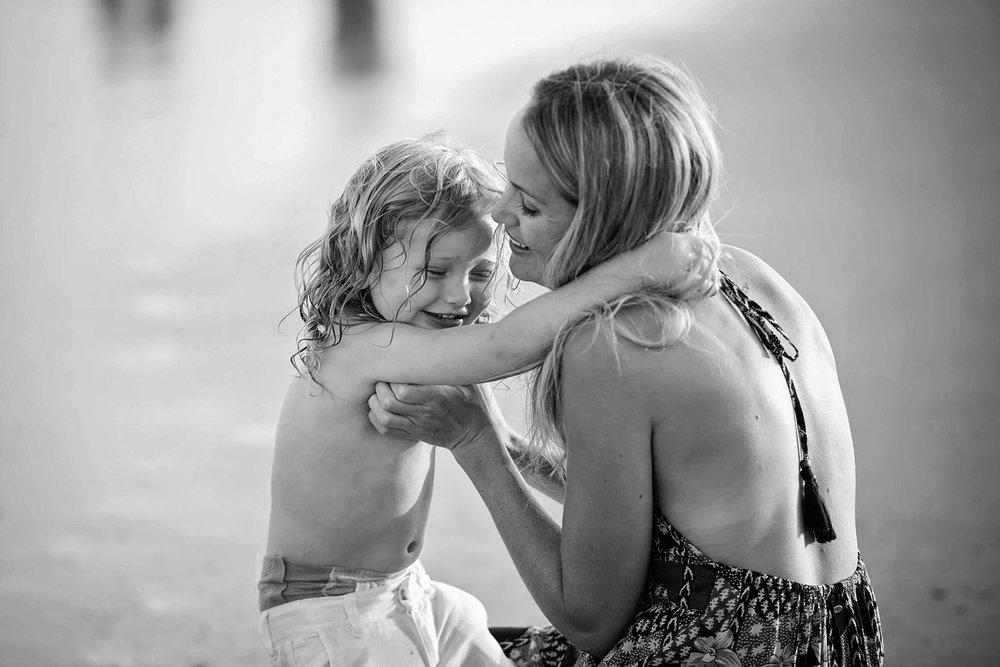 mom_gets_hug_from_son_on_beach_in_ocean_city_NJ.jpg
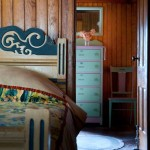 """Painted """"cottage furniture""""—beds and dressers, even side chairs—remains in bedrooms upstairs."""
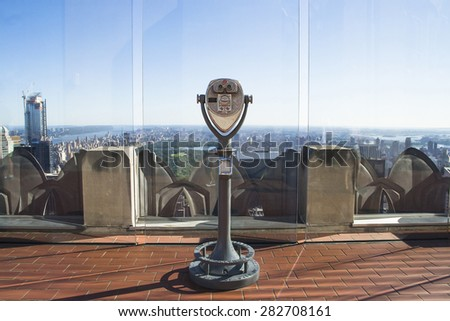 NEW YORK CITY,USA-AUGUST 5,2013:binoculars on rockefeller center c with the city of New York from the top - stock photo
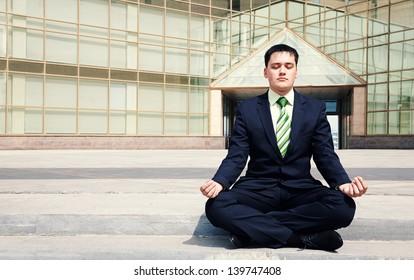 Handsome businessman doing yoga near building office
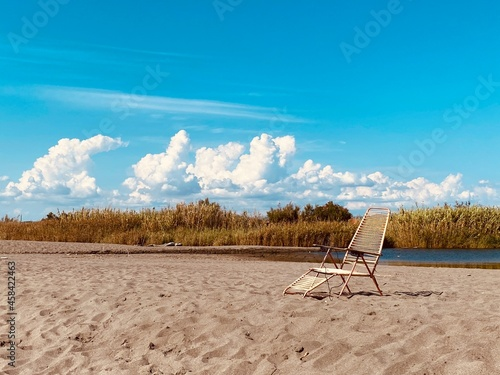 Foto Deck Chairs On Sand At Beach Against Sky
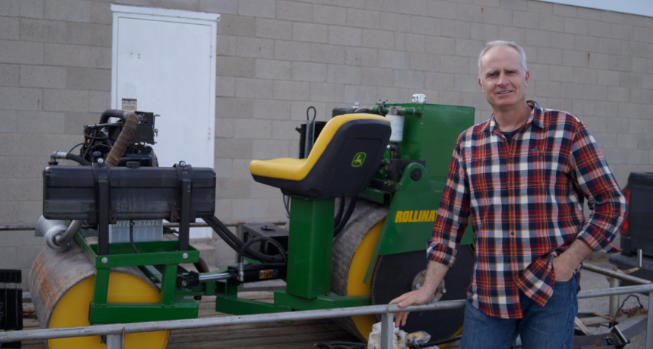 Plympton-Wyoming inventor Jason Cates stands next to his Rollinator. April 3, 2019. (Photo by Colin Gowdy, BlackburnNews)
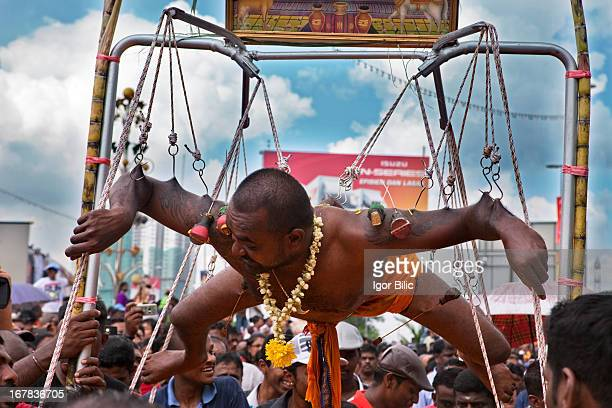 Indian pilgrim hooked to his back. Thaipusam is a hindu festival celebrated mainly by the Tamil community. Outside of India, it is celebrated mainly...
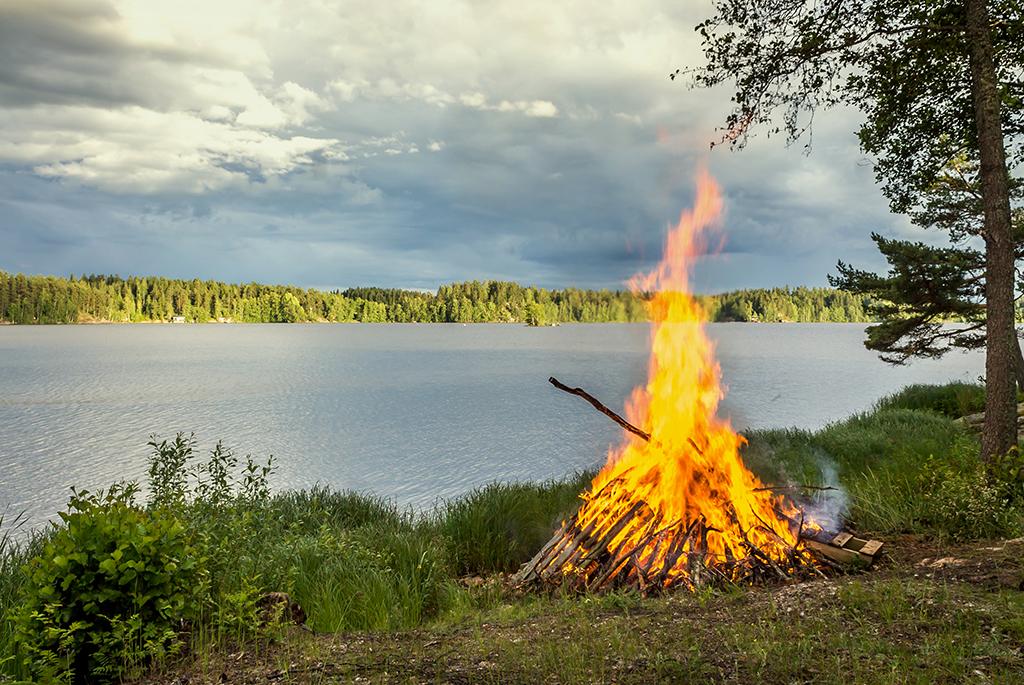 Juhannuskokko palaa järven rannalla.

* * * * *

## Assigned task
Give back each line above exactly, with pictures dropped.

## Answer space
 mom_gets_hug_from_son_on_beach_in_ocean_city_NJ.jpg
 """Painted """"cottage furniture""""—beds and dressers, even side chairs—remains in bedrooms upstairs."""
 NEW YORK CITY,USA-AUGUST 5,2013:binoculars on rockefeller center c with the city of New York from the top - stock photo
 Handsome businessman doing yoga near building office
 Foto Deck Chairs On Sand At Beach Against Sky
 Plympton-Wyoming inventor Jason Cates stands next to his Rollinator. April 3, 2019. (Photo by Colin Gowdy, BlackburnNews)
 Indian pilgrim hooked to his back. Thaipusam is a hindu festival celebrated mainly by the Tamil community. Outside of India, it is celebrated mainly...
 Juhannuskokko palaa järven rannalla.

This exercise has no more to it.